Englisch: "Land of the morning
Child of the sun returning
With fervour burning
Thee do our souls adore."

Tagalog: "Bayang magiliw
Perlas ng Silanganan
Alab ng puso
Sa dibdio mo'y buhay."

Deutsch: "Land des Morgens
Kind der wiederkehrenden Sonne
Mit brennender Glut
lieben unsere Seelen Dich."

"Aber," beharrte ich, "die meisten Einheimischen reden doch englisch hier in Manila und nicht Tagalog!"
Klaus lachte: "Ja, wenn sie mit Ausländern reden."
"Aber warum dann nicht deutsch?"
"Also, um genau zu sein, sie sprechen auch nicht englisch, sondern amerikanisch. Sie haben es nämlich von den Amerikanern gelernt, die ungefähr fünfzig Jahre lang bestimmten, was die Filippinos zu tun und zu lassen hatten!"
"Was hatten denn die Amerikaner hier zu suchen?"
"Die hatten sich Ende des vergangenen Jahrhunderts mit den Spaniern um die Insel Kuba gezankt. Die liegt zwar auf der anderen Seite der Erde, aber Kolonialisten kannten keine Grenzen für ihr Machtstreben. Am 1. Mai 1898 versenkte eine amerikanische Flotte hier in der Bucht von Manila die spanische Flotte, und aus war es mit der spanischen Herrschaft über die Philippinen. Die hatte 350 Jahre gedauert. Heute wird die spanische Sprache hier kaum mehr benutzt. Ein paar Begriffe sind geblieben, zum Beispiel der Landesname: Philippinen — nach dem spanischen König Philipp II. Na ja, und noch 'was ist geblieben: Die Filippinos sind die einzige katholische Nation in ganz Asien! Die spanischen Priester waren sehr erfolgreich. Allerdings haben sie öfter durch Soldaten nachhelfen lassen, denn es gab immer wieder Befreiungsversuche und Aufstände. Die Amerikaner schließlich haben damit angefangen, hier das Lesen und Schreiben einzuführen — auf englisch natürlich."
"Und dabei hat Conny Glück, daß sie jetzt bloß englisch und nicht etwa japanisch lernen muß," warf Elsa ein.
"Wieso denn das?"
"Weil im Zweiten Weltkrieg die Amerikaner von den philippinischen Inseln durch die Japaner vertrieben wurden. Das hat Klaus noch nicht erzählt."
"Richtig. Japan schlug sich auf die Seite der Faschisten und überfiel am 7. Dezember 1941 den amerikanischen Marine-Stützpunkt Pearl Harbour. Einen Tag später bombardierten japanische Flugzeuge Manila. Die Philippinen waren drei Jahre lang von den Japanern besetzt. Wir werden einmal zum Fort Bonifacio hinausfahren, das hieß früher Fort McKinley. Dort sind über 17.000 amerikanische Soldaten beerdigt, die bei diesen Kämpfen ums Leben kamen. 1944 siegten die Amerikaner über die Japaner — sie warfen Atombomben auf Hiroshima und Nagasaki. 1946 wurden die Philippinen unabhängig. 1947 schließlich erhielten die USA einen Vertrag, der es ihnen erlaubte, für 99 Jahre Militärstützpunkte hier zu unterhalten. Und von diesen Stützpunkten aus flogen dann amerikanische Bomber nach Vietnam!"
Klaus schlug noch einmal das Buch auf. "Wißt ihr, wie die zweite Strophe der philippinischen Nationalhymne heißt?"

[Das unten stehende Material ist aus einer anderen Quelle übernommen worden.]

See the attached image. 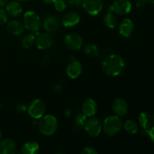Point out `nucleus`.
I'll return each mask as SVG.
<instances>
[{
	"label": "nucleus",
	"instance_id": "obj_1",
	"mask_svg": "<svg viewBox=\"0 0 154 154\" xmlns=\"http://www.w3.org/2000/svg\"><path fill=\"white\" fill-rule=\"evenodd\" d=\"M124 68V60L122 57L117 54L108 56L102 63V71L104 73L109 76H118L123 72Z\"/></svg>",
	"mask_w": 154,
	"mask_h": 154
},
{
	"label": "nucleus",
	"instance_id": "obj_2",
	"mask_svg": "<svg viewBox=\"0 0 154 154\" xmlns=\"http://www.w3.org/2000/svg\"><path fill=\"white\" fill-rule=\"evenodd\" d=\"M123 122L117 115L109 116L106 117L103 123V130L108 136H114L123 127Z\"/></svg>",
	"mask_w": 154,
	"mask_h": 154
},
{
	"label": "nucleus",
	"instance_id": "obj_3",
	"mask_svg": "<svg viewBox=\"0 0 154 154\" xmlns=\"http://www.w3.org/2000/svg\"><path fill=\"white\" fill-rule=\"evenodd\" d=\"M58 126L57 118L51 114L43 116L42 117L38 127L41 133L46 136H50L55 133Z\"/></svg>",
	"mask_w": 154,
	"mask_h": 154
},
{
	"label": "nucleus",
	"instance_id": "obj_4",
	"mask_svg": "<svg viewBox=\"0 0 154 154\" xmlns=\"http://www.w3.org/2000/svg\"><path fill=\"white\" fill-rule=\"evenodd\" d=\"M40 17L33 11H26L23 15V26L30 32H36L40 27Z\"/></svg>",
	"mask_w": 154,
	"mask_h": 154
},
{
	"label": "nucleus",
	"instance_id": "obj_5",
	"mask_svg": "<svg viewBox=\"0 0 154 154\" xmlns=\"http://www.w3.org/2000/svg\"><path fill=\"white\" fill-rule=\"evenodd\" d=\"M46 111V105L45 102L39 99H34L30 103L28 108V113L34 119L42 118Z\"/></svg>",
	"mask_w": 154,
	"mask_h": 154
},
{
	"label": "nucleus",
	"instance_id": "obj_6",
	"mask_svg": "<svg viewBox=\"0 0 154 154\" xmlns=\"http://www.w3.org/2000/svg\"><path fill=\"white\" fill-rule=\"evenodd\" d=\"M84 126L86 132L92 137L99 136L102 130V125L100 120L93 117L87 119Z\"/></svg>",
	"mask_w": 154,
	"mask_h": 154
},
{
	"label": "nucleus",
	"instance_id": "obj_7",
	"mask_svg": "<svg viewBox=\"0 0 154 154\" xmlns=\"http://www.w3.org/2000/svg\"><path fill=\"white\" fill-rule=\"evenodd\" d=\"M132 10V3L129 0H115L111 6V11L120 15H126Z\"/></svg>",
	"mask_w": 154,
	"mask_h": 154
},
{
	"label": "nucleus",
	"instance_id": "obj_8",
	"mask_svg": "<svg viewBox=\"0 0 154 154\" xmlns=\"http://www.w3.org/2000/svg\"><path fill=\"white\" fill-rule=\"evenodd\" d=\"M83 8L90 15L99 14L103 8L102 0H83Z\"/></svg>",
	"mask_w": 154,
	"mask_h": 154
},
{
	"label": "nucleus",
	"instance_id": "obj_9",
	"mask_svg": "<svg viewBox=\"0 0 154 154\" xmlns=\"http://www.w3.org/2000/svg\"><path fill=\"white\" fill-rule=\"evenodd\" d=\"M65 44L69 49L72 51H78L82 46V38L80 35L75 32L69 33L65 37Z\"/></svg>",
	"mask_w": 154,
	"mask_h": 154
},
{
	"label": "nucleus",
	"instance_id": "obj_10",
	"mask_svg": "<svg viewBox=\"0 0 154 154\" xmlns=\"http://www.w3.org/2000/svg\"><path fill=\"white\" fill-rule=\"evenodd\" d=\"M54 43L53 37L49 33H42L35 38V45L38 49L47 50L51 48Z\"/></svg>",
	"mask_w": 154,
	"mask_h": 154
},
{
	"label": "nucleus",
	"instance_id": "obj_11",
	"mask_svg": "<svg viewBox=\"0 0 154 154\" xmlns=\"http://www.w3.org/2000/svg\"><path fill=\"white\" fill-rule=\"evenodd\" d=\"M112 109L114 114L119 117H122L127 114L128 112V104L126 101L121 98L115 99L113 102Z\"/></svg>",
	"mask_w": 154,
	"mask_h": 154
},
{
	"label": "nucleus",
	"instance_id": "obj_12",
	"mask_svg": "<svg viewBox=\"0 0 154 154\" xmlns=\"http://www.w3.org/2000/svg\"><path fill=\"white\" fill-rule=\"evenodd\" d=\"M45 30L49 32H54L60 29V21L54 15H48L44 22Z\"/></svg>",
	"mask_w": 154,
	"mask_h": 154
},
{
	"label": "nucleus",
	"instance_id": "obj_13",
	"mask_svg": "<svg viewBox=\"0 0 154 154\" xmlns=\"http://www.w3.org/2000/svg\"><path fill=\"white\" fill-rule=\"evenodd\" d=\"M82 110L83 113L87 117H93L97 111V103L93 99L89 98L86 99L83 103Z\"/></svg>",
	"mask_w": 154,
	"mask_h": 154
},
{
	"label": "nucleus",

Englisch: "Land dear and holy
Cradle of noble heroes
Ne'er shall invaders
Trample thy sacred shores."

Tagalog: "Lupang hinirang
Duyan ka ng magiting
Sa manlulupig
Di ka pasisiil."

Deutsch: "Land, geliebt und heilig
Wiege edler Helden
Niemehr sollen Eindringlinge
Deine geheiligten Küsten verwüsten."

"Aber du hast recht, Conny," sagte Klaus. "Es wird viel zu viel englisch und kaum Tagalog gesprochen — vielleicht gibt es noch zu viele Ausländer hier! Weißt du was? Morgen früh sagen wir nicht 'Good Morning', sondern 'Mabuhay'!"